Dividido innecesariamente en 4 actos, “Have a nice day” narra la historia de una bolsa que contiene un millón de yuanes y de toda la calaña de una ciudad sureña china que conoce de su existencia. La bolsa pasará de mano en mano matando a quien sea necesario para acabar consiguiendo el deseado motín. Una trama que se podría comparar a la divertida “Ases calientes” (Joe Carnahan, 2006) pero con un McGuffin (en este caso es el dinero) diferente. Una premisa que, aunque sea poco original, la idea de poder disfrutarla en cine asiático de animación prometía entretenimiento y sangre en grandes cantidades. Si bien la acción está sobre el papel, no queda transmitido a la imagen debido al tono y estilo que elige Jian. “Have a nice day” es el sumun de la animación minimalista y con la mínima animación posible. Con un estilo de dibujo similar a “Vals con Bashir” (Ari Folman, 2008) pero sin contrastes, plana y de movimientos discontinuos que complican el visionado del filme.
Sólo se salvan los diálogos, muy influenciados por el cine de Tarantino y que en algunos momentos son demenciales. El espectador tendrá que esperar a los últimos quince minutos de metraje donde la película se deja de contemplaciones y pasa a un montaje mucho mas rápido y efectivo para el propósito de la cinta. Las dobles lecturas sociopolíticas del filme son difíciles de disfrutar por el tono. Quizá no sea el tipo de público que vea en “Have a nice day” la posible maravilla que pueda encerrar tras tanta imagen plana y estática, pero en un festival de estas características, hacer una cinta para un publico tan reducido no juega a su favor. Algo que ha quedado fielmente representado en ser la sala menos llena a la que he asistido en todo el certamen y el acogimiento tibio al finalizar.
Y con esta crítica agridulce finalizo los visionados de filmes en esta edición de la Berlinale.
Pablo Luján
Pasada la expectación del palmarés, nos queda la labor de rastrear el cine que han dejado las secciones paralelas, lo escondido de los grandes focos de atención. En este caso, les ofrecemos un par de cintas del cine español heterodoxo, dos películas sugerentes, llenas de inspiración y gracia, que exploran nuevos caminos en nuestra cinematografía.
“Verano 1993”: bella e inocente representación de la infancia
«Estiu 1993» se marcha del certamen con nada menos que el galardón a la mejor ópera prima para su directora Carla Simón. De germen autobiográfico basado en la infancia de la propia directora, lo que cuaja es un de los milagros más bellos que puede conseguir el cine: capturar un pedazo de niñez y verano con una naturalidad asombrosa. Merced, sobre todo, al trabajo con las dos pequeñas protagonistas: Laia Artigas y Paula Blanco, dos niñas de siete y tres años. El relato adopta la perspectiva del personaje de la primera para narrar, desde la percepción incompleta de la niña, su proceso de adaptación a una nueva familia. Tras la muerte de sus padres, la pequeña se traslada a vivir a una granja remota en la sierra gironesa durante el verano que titula el filme.

(Datos almacenados):
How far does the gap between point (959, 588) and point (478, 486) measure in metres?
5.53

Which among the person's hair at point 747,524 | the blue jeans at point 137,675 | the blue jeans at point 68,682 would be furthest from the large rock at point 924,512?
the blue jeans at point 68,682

(Lista de tareas):
1/ ¿Puedes volver a escribir el texto sobre cine empezando por "Y con esta crítica" y siguiendo hasta "en nuestra cinematografía.", pero reemplazando "cintas" por "películas"?
2/ ¿Cómo seguirías el texto sobre cine a partir de donde se detiene?

(Soluciones):
1/
Y con esta crítica agridulce finalizo los visionados de filmes en esta edición de la Berlinale.
Pablo Luján
Pasada la expectación del palmarés, nos queda la labor de rastrear el cine que han dejado las secciones paralelas, lo escondido de los grandes focos de atención. En este caso, les ofrecemos un par de películas del cine español heterodoxo, dos películas sugerentes, llenas de inspiración y gracia, que exploran nuevos caminos en nuestra cinematografía.

2/
Simón pega la cámara a su rostro y movimientos, enfrentándose al misterio de una confusión no exteriorizada por pura incapacidad. Hablamos de una de esas películas que demandan la adaptación del espectador a un espacio cuyas significaciones se nos presentan incompletas, y a un tiempo marcado por cierta contradicción: la quietud calurosa del verano nos invita al reposo, a la vez que la transición vital que atraviesa la protagonista empuja a buscar respuestas, guías en las conversaciones de unos mayores que, como ella misma, no alcanzamos a seguir del todo. Pero, ante todo, hablamos de una película bellísima en sus cotas de inocencia, asociada a lo natural, los infantil e incluso lo nostálgico en su recreación de los comienzos de los noventa.
“El mar nos mira de lejos”: ancestral retrato polifónico
Pasamos a otra ópera prima. En este caso de Manuel Muñoz Rivas, montador, entre otras, de “Arraianos” y “Dead Slow Ahead”. Su debut en el largometraje, “El mar nos mira de lejos”, es ante todo una exploración espacial basada en la estrategia de aproximación reposada. Ambientada en una pequeña comunidad de hombres que habitan chamizos en una playa del coto de Doñana, cercana a Matalascañas, el cineasta ha relatado cómo la película se gestó a partir de su fascinación, desde su lejanía como veraneante, por aquel lugar. Hablamos, eso sí, de una obra de ficción. Pero que basa su relato polifónico en el conocimiento real que Muñoz Rivas trabó de esos hombres, tras meses compartiendo tiempo con ellos antes de filmarlos.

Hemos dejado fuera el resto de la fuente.